- WHAT TO DO: Reproduce the line that contains "In the given" and every line after it through the end of the records, exactly, with nothing added.
-*-*-
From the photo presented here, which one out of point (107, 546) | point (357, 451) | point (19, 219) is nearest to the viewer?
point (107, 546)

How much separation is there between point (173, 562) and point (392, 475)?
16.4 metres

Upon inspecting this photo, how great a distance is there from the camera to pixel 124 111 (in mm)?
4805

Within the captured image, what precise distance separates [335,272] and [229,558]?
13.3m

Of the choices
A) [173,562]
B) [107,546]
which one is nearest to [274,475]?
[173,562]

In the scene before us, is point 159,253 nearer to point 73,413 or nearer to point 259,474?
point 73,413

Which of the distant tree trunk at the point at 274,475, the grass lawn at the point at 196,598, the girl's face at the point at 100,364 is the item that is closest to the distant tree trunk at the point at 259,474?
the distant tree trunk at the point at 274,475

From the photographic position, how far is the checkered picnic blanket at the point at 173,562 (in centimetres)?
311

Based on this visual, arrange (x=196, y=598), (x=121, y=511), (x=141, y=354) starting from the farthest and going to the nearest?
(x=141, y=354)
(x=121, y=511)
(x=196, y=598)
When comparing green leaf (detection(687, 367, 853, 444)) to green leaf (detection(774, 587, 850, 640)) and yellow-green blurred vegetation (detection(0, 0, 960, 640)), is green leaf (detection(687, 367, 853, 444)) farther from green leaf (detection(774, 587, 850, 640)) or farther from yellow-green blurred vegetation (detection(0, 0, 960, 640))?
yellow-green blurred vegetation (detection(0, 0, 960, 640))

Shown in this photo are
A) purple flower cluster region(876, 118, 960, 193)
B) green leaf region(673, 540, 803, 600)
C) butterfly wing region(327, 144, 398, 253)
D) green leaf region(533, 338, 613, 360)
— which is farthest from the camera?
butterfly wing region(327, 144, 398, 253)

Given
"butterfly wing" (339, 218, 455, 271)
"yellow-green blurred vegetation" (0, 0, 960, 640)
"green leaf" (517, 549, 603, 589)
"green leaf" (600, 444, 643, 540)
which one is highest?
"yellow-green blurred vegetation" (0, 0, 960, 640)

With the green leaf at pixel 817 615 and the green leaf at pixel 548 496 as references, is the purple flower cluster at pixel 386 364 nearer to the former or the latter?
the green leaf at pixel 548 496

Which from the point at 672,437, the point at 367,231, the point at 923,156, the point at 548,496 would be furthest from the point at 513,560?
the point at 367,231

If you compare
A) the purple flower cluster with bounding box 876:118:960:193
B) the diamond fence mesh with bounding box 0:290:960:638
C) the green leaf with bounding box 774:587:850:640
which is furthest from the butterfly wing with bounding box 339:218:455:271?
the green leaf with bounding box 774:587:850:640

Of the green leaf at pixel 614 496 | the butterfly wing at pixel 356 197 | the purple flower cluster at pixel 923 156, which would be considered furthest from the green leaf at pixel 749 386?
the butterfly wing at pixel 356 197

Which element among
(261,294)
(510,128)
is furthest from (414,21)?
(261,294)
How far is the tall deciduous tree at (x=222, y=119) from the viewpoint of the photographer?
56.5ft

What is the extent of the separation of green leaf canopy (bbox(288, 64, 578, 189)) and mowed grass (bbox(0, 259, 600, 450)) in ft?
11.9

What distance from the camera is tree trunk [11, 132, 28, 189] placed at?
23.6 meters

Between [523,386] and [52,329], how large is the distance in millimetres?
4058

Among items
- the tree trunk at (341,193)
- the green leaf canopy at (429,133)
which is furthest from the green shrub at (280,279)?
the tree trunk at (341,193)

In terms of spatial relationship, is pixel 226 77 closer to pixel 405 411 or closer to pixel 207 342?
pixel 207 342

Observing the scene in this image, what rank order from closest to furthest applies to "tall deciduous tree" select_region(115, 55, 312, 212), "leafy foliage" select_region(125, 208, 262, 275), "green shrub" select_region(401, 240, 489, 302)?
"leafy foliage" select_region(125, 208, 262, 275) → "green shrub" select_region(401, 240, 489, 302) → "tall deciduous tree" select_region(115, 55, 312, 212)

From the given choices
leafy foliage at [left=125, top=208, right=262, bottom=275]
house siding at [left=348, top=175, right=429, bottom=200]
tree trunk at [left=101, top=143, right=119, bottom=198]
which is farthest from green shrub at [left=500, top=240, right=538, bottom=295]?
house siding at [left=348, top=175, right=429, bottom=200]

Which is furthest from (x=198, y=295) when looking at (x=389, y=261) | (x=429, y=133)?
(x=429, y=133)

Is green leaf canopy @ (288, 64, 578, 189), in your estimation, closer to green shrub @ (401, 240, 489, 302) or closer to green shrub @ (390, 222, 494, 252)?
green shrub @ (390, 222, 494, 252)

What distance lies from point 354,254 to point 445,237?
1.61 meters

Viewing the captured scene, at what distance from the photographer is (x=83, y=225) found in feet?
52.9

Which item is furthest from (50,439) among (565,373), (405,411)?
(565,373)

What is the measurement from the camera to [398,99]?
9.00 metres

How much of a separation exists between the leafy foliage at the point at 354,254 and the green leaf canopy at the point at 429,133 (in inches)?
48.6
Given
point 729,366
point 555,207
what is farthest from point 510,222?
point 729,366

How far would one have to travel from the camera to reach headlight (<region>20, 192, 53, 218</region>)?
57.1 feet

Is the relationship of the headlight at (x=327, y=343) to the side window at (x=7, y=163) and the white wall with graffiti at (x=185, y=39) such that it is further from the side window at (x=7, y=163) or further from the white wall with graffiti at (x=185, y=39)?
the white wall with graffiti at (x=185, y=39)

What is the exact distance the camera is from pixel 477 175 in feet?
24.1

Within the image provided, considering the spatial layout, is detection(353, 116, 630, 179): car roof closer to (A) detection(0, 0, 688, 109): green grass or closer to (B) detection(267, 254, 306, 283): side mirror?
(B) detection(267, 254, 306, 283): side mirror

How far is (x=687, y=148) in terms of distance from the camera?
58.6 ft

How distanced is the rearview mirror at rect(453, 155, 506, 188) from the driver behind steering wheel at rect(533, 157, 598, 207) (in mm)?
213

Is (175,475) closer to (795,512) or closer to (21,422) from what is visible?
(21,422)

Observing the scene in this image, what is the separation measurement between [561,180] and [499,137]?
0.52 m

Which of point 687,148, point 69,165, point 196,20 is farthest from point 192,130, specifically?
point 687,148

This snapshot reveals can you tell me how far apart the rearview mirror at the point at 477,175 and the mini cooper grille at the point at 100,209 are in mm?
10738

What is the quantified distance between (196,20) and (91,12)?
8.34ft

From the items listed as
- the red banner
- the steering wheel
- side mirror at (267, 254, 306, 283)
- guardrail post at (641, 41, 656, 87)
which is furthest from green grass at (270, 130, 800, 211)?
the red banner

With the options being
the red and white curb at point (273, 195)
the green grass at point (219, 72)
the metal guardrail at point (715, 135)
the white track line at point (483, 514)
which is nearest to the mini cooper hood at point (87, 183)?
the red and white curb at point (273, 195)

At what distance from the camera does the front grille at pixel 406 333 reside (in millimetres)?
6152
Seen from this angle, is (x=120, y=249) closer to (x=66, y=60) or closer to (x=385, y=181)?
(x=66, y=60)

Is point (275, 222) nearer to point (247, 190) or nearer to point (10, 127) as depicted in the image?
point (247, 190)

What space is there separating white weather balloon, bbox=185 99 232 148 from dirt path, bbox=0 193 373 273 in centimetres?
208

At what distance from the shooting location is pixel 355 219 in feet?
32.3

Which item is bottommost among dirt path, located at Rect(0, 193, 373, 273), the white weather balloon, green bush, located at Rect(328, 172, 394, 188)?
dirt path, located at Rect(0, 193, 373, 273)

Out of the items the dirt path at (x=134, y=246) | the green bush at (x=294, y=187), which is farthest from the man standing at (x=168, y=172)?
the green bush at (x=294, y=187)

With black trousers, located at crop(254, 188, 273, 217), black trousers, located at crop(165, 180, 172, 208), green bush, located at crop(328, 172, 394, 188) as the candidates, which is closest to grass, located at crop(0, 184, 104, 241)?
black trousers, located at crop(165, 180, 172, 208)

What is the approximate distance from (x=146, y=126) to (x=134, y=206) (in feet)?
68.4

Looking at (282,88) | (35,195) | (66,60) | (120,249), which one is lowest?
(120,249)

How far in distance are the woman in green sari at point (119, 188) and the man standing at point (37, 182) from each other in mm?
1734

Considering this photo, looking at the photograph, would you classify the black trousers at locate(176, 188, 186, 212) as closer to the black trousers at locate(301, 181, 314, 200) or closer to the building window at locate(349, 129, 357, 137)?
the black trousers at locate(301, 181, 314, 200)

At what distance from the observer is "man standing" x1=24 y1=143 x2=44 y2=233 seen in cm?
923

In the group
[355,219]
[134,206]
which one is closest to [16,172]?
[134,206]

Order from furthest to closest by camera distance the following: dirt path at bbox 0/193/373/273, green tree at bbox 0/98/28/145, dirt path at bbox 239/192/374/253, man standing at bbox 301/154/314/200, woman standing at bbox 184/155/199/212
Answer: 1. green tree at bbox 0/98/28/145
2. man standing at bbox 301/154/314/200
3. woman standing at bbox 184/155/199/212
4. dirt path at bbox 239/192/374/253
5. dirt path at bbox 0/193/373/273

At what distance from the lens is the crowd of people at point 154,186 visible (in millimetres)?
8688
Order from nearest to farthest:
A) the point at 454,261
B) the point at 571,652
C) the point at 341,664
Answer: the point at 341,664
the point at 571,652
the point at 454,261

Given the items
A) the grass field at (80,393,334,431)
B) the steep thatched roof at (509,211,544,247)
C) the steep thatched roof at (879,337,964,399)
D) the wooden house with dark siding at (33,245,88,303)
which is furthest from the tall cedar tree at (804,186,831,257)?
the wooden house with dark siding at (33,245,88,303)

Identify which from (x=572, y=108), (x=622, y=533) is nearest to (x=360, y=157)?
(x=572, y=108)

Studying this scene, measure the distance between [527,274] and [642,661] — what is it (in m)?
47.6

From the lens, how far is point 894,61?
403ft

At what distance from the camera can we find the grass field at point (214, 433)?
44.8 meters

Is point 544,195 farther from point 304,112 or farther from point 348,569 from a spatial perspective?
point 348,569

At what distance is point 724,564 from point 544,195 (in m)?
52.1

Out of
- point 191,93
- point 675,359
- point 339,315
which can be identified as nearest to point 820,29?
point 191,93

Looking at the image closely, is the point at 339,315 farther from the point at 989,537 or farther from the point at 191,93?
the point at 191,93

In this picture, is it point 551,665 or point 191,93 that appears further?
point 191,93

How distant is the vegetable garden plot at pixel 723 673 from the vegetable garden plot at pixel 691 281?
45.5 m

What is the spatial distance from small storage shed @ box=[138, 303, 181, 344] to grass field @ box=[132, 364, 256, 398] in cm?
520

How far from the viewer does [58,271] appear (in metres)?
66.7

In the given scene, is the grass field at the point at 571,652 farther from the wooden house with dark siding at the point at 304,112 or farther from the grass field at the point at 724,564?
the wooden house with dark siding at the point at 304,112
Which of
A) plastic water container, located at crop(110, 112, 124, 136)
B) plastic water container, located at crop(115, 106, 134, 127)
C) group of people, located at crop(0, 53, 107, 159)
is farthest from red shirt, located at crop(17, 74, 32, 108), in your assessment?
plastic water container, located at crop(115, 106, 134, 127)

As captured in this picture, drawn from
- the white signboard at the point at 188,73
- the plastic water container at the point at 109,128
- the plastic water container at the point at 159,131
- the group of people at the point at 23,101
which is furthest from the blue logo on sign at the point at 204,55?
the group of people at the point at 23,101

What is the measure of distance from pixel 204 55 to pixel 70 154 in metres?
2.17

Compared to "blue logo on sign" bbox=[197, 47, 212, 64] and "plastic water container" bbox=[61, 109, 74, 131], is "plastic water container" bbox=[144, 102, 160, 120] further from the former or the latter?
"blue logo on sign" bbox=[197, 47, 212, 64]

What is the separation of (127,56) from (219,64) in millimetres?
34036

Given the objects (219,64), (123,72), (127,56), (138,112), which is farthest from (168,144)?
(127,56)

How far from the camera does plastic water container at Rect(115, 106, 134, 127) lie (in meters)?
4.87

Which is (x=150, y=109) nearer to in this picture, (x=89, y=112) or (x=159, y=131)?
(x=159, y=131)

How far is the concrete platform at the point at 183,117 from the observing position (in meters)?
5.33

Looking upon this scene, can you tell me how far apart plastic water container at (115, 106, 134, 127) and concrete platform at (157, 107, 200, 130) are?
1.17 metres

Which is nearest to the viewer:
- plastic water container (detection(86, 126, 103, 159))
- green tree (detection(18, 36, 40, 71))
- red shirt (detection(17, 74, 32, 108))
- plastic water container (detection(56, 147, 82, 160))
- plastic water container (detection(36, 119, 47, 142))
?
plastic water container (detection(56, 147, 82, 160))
-*-*-
- THE SOLUTION:
In the given scene, is the grass field at the point at 571,652 farther from the wooden house with dark siding at the point at 304,112 or farther from the grass field at the point at 724,564?
the wooden house with dark siding at the point at 304,112
Which of
A) plastic water container, located at crop(110, 112, 124, 136)
B) plastic water container, located at crop(115, 106, 134, 127)
C) group of people, located at crop(0, 53, 107, 159)
is farthest from red shirt, located at crop(17, 74, 32, 108), in your assessment?
plastic water container, located at crop(115, 106, 134, 127)

As captured in this picture, drawn from
- the white signboard at the point at 188,73
- the plastic water container at the point at 109,128
- the plastic water container at the point at 159,131
- the group of people at the point at 23,101
which is furthest from the blue logo on sign at the point at 204,55?
the group of people at the point at 23,101

What is the measure of distance from pixel 204 55 to pixel 70 154 in metres?
2.17

Compared to "blue logo on sign" bbox=[197, 47, 212, 64] and "plastic water container" bbox=[61, 109, 74, 131], is "plastic water container" bbox=[144, 102, 160, 120] further from the former or the latter?
"blue logo on sign" bbox=[197, 47, 212, 64]

What is the separation of (127,56) from (219,64) in millimetres?
34036

Given the objects (219,64), (123,72), (127,56), (138,112), which is farthest from (168,144)?
(127,56)

How far from the camera does plastic water container at Rect(115, 106, 134, 127) lie (in meters)?
4.87

Which is (x=150, y=109) nearer to in this picture, (x=89, y=112) or (x=159, y=131)?
(x=159, y=131)

How far is the concrete platform at the point at 183,117 from the observing position (in meters)?
5.33

Looking upon this scene, can you tell me how far apart plastic water container at (115, 106, 134, 127) and concrete platform at (157, 107, 200, 130) are?
1.17 metres

Which is nearest to the viewer:
- plastic water container (detection(86, 126, 103, 159))
- green tree (detection(18, 36, 40, 71))
- red shirt (detection(17, 74, 32, 108))
- plastic water container (detection(56, 147, 82, 160))
- plastic water container (detection(36, 119, 47, 142))
?
plastic water container (detection(56, 147, 82, 160))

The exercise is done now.